Segment Start: Reading text

For many folks last night, cheating meant a chocolate dessert after a high-calorie Valentine’s Day dinner with their sweetheart. But somewhere out there were married business travelers checking into their hotels first, and then, in a close second, checking out AshleyMadison.com on their smartphones to secure an extramarital tryst.
Also, while serial cheaters have long been a fact of life and have probably always skewed male, interestingly, per AshleyMadison’s data, they are increasingly women who use their mobile phones.
Thirty-four percent of its female users access the service via smartphones, says the Toronto-based company, which compares to only 13 percent two years ago. Men—who make up 67 percent of the site’s audience of 17 million worldwide—have ramped up their mobile usage from 7 percent to 19 percent during the same time period. Last year, on the day after Valentine’s Day, the site saw a 439 percent lift in enrollments—and that was mostly driven by women.
Such a slew of data is why AshleyMadison plans to debut a “Traveling Woman” feature during late spring, charging monthly subscribers (price to be determined, but likely $20) for a service that sends a custom email to 30 AshleyMadison users in the city they are visiting. They’ll be able to input the type of person they are seeking by gender, age and ethnicity, as well as the kind of location where they want to meet.
It’s a spinoff from “Traveling Man,” a 3-year-old mobile service that attracts thousands of monthly subscribers. For both Traveling Man and Traveling Woman, AshleyMadison's mobile app will soon entail GPS signals that allow users to find the nearest potential lovers.
“Sitting in your hotel room, you can see who on the 7th floor is looking to have an affair,” said Noel Biderman, AshleyMadison president. “Women have the same exact needs and demands while on business trips that men do. They too are feeling more confident about discretion when they are 50 or more miles away from their significant other. So why not offer the service to them?”
Biderman thinks Traveling Woman will tap into a post-feminist, sex-positive era inspired by digital connections. “It’s not just about the guys they know or the ones in the office,” he said. “Female infidelity has come into its own. When we first started the site 12 years ago, the women on it were searching almost exclusively for married men their age. That’s changed dramatically.”

Segment End: Reading text
Segment Start: Data segment

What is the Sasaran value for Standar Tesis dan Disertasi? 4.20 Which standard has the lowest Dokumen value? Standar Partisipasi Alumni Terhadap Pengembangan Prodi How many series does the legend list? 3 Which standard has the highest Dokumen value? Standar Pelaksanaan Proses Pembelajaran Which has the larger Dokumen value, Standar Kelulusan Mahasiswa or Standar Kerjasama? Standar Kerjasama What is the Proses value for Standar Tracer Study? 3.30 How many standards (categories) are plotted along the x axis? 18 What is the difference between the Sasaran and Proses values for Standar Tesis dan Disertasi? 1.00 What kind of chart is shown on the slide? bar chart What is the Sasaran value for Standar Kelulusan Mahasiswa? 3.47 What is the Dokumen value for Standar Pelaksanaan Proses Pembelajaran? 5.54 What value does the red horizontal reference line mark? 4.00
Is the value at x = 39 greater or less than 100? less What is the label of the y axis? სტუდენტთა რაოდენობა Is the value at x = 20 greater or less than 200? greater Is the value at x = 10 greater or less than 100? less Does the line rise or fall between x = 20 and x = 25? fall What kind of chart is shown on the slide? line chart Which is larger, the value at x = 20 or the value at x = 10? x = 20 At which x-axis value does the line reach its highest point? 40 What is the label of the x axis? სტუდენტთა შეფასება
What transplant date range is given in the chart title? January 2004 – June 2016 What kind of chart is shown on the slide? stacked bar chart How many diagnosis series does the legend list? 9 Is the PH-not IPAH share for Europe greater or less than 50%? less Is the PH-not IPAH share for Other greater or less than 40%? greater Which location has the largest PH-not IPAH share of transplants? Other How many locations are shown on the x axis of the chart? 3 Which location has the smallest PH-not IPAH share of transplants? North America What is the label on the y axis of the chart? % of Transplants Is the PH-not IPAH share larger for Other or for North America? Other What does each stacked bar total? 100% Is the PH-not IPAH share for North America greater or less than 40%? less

Segment End: Data segment

● **Assignment 1**
In the AshleyMadison article, what share of the site's female users reach the service through smartphones?
● **Assignment 2**
Revise the AshleyMadison article from "For many folks" to "an extramarital tryst.", replacing "sweetheart" with "partner".
● **Assignment 3**
Extend the AshleyMadison article past its final paragraph.
The listing that comes after the AshleyMadison article is unrelated material.

● **Exercise answer 1**
Thirty-four percent.

● **Exercise answer 2**
For many folks last night, cheating meant a chocolate dessert after a high-calorie Valentine’s Day dinner with their partner. But somewhere out there were married business travelers checking into their hotels first, and then, in a close second, checking out AshleyMadison.com on their smartphones to secure an extramarital tryst.

● **Exercise answer 3**
The digitization of modern life—and more specifically, the onset of mobile-technology-enhanced activities—“has made cheating women more aspirational,” Biderman said. “These are now married women in their 40s who are specifically searching for men in their 20s by race and hair color. The ladies are like the guys now and say, ‘If I am going to have an affair, I am going to do it with a 22-year-old blond.’”
Research by Diane Kholos Wysocki, a professor of sociology and women’s studies at the University of Nebraska at Kearney, and Cheryl D. Childers, a Washburn University sociology professor, supports the idea that women get turned on by mobile communication. Their study found that women are more likely to send nude photographs or sexually explicit text messages than men. While surveying nearly 5,200 AshleyMadison users, the researchers discovered that two-thirds of women surveyed texted risqué messages compared to half of the men.
AshleyMadison competitor Gleeden.com also has noticed more women accessing its service via mobile devices.
"It's hard to cheat when you are at work or at home," said Ravy Truchot, founder of Miami-based Gleeden. "Using your mobile phone with 24-hour, seven-days-a-week access, it's easier to cheat. We are seeing people use mobile during commute hours while they are riding to work or home. We are seeing this especially with women."
Meanwhile, Biderman traveled to economically ravaged Greece this week to launch operations in what will be AshleyMadison’s 29th country. “Infidelity dating sites grow during recessions,” he claimed. “Higher-employment rates entice people to turn to other people who say they are great. Or sadly, other times they turn to drugs and alcohol. We have done exceptionally well in places with economic downturns. For instance, Spain has become our best European market in no small part because of the tough economic times there.”
Additionally, the exec said network TV won’t take his advertising money, making him rely on radio, print, digital and regional cable television buys to attract new subscribers.
“If we had the same marketing opportunities on The CBS Evening News and The Oprah Winfrey Show as the eHarmony.coms and Match.coms of world,” Biderman said, “I guarantee you we’d be bigger than those services.”